A doctor or a nurse practitioner visits the patient, then a registered
dietitian and a pharmacist. In other words, the patient has to make only one
stop to get medical care, nutritional advice and medication.
"The pharmacy comes
to them," said Judy Thompson, a pharmacist and lieutenant commander with
the U.S. Public Health Service Commissioned Corps. "They don't have to go
to the pharmacy."
The team has a similar
approach for patients in rural Alaska.
Instead of making the patients fly all the way to Anchorage, the diabetes team flies to rural
communities to see them, said Carol Treat, a registered dietitian and another
lieutenant commander with the Commissioned Corps.
The team wants to stop
new cases of the disease and a related list of complications -- including
cardiovascular disease, vision loss, kidney failure, amputations, even early death.
"If you can prevent
the disease, you can stop the complications," said Dr.
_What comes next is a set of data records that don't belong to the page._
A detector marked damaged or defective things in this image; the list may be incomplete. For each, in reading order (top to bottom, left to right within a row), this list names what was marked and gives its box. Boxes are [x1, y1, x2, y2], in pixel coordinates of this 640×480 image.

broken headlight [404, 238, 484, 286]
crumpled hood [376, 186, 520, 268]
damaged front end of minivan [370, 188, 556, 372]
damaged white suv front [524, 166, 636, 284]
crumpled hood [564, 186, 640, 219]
Terry Raymer, also on the diabetes team.
The picture of diabetes
among Alaska Natives has changed dramatically in the past half century.
Research that ended in the 1950s revealed only one case of diabetes among 705
Eskimos studied. Today, a statewide registry lists about 3,300 Alaska Natives
-- not just Eskimos -- with the disease, said Raymer.
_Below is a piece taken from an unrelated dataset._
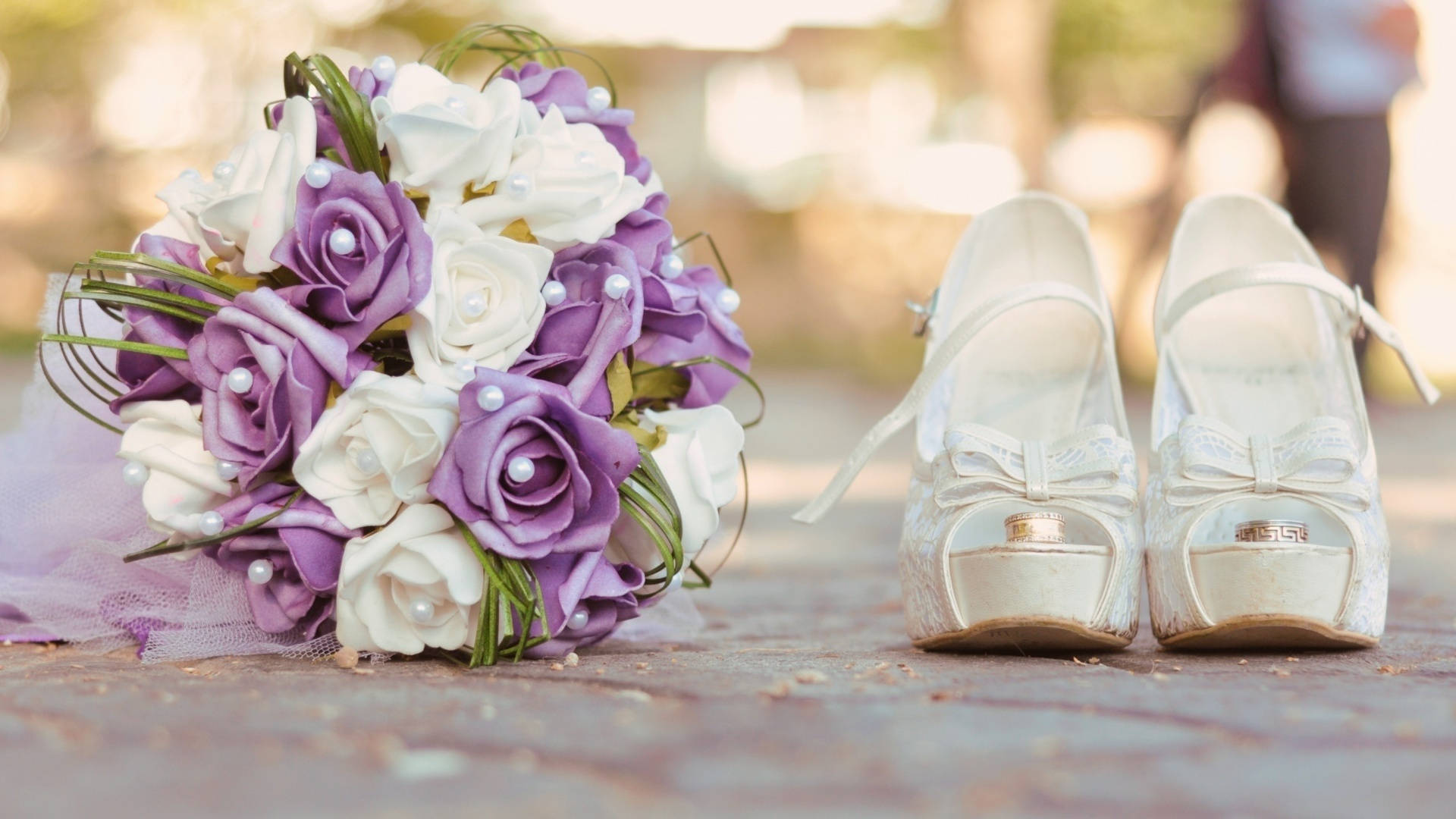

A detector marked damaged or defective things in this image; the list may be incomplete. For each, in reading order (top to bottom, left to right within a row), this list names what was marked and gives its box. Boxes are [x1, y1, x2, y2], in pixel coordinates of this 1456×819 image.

cracked concrete ground [2, 367, 1456, 810]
That means 38 of every 1,000 Alaska Natives has diabetes, after adjusting for
age.
What's most telling,
however, is the rate of increase, Raymer said.
Between 1990 and 2004, there was a 104 percent increase in diabetes prevalence
among Alaska Natives here. Nationwide, the increase in prevalence was 76
percent.
"That's
terrible," Raymer said. "To me, that's very
concerning."
The reasons for the rise
are complicated, Raymer said. Treat said the increase
is partly due to a change in lifestyle among Natives.
"They had to go
chop wood, had to go haul water, had to hunt," Treat said. "Now we
don't have to do those things." Televisions and four-wheel vehicles have
made life even more sedentary. For some Natives, subsistence foods have been
replaced by processed meals that have fewer nutrients but more calories, she
said. All of this can lead to weight gain around the middle, which is related
to developing diabetes, she said.
This type of diabetes
used to be called adult-onset diabetes, but Alaska Natives are now getting the
disease at younger ages. The youngest patient this year was 14 years old, Treat
said. Diabetes doesn't go away, so a diagnosis at a young age means there are
more years during which complications can develop.
To stem the problem, Raymer joined the Alaska Area Diabetes Team this summer to
treat patients with the disease. Treat teaches the patients about diabetes,
nutrition and regulating their blood sugars. Thompson said she makes sure
patients are on the right medications. She asks them if they're having problems
taking the drugs. When new patients come in, the team also teaches them how to
inject insulin, another way to manage the disease.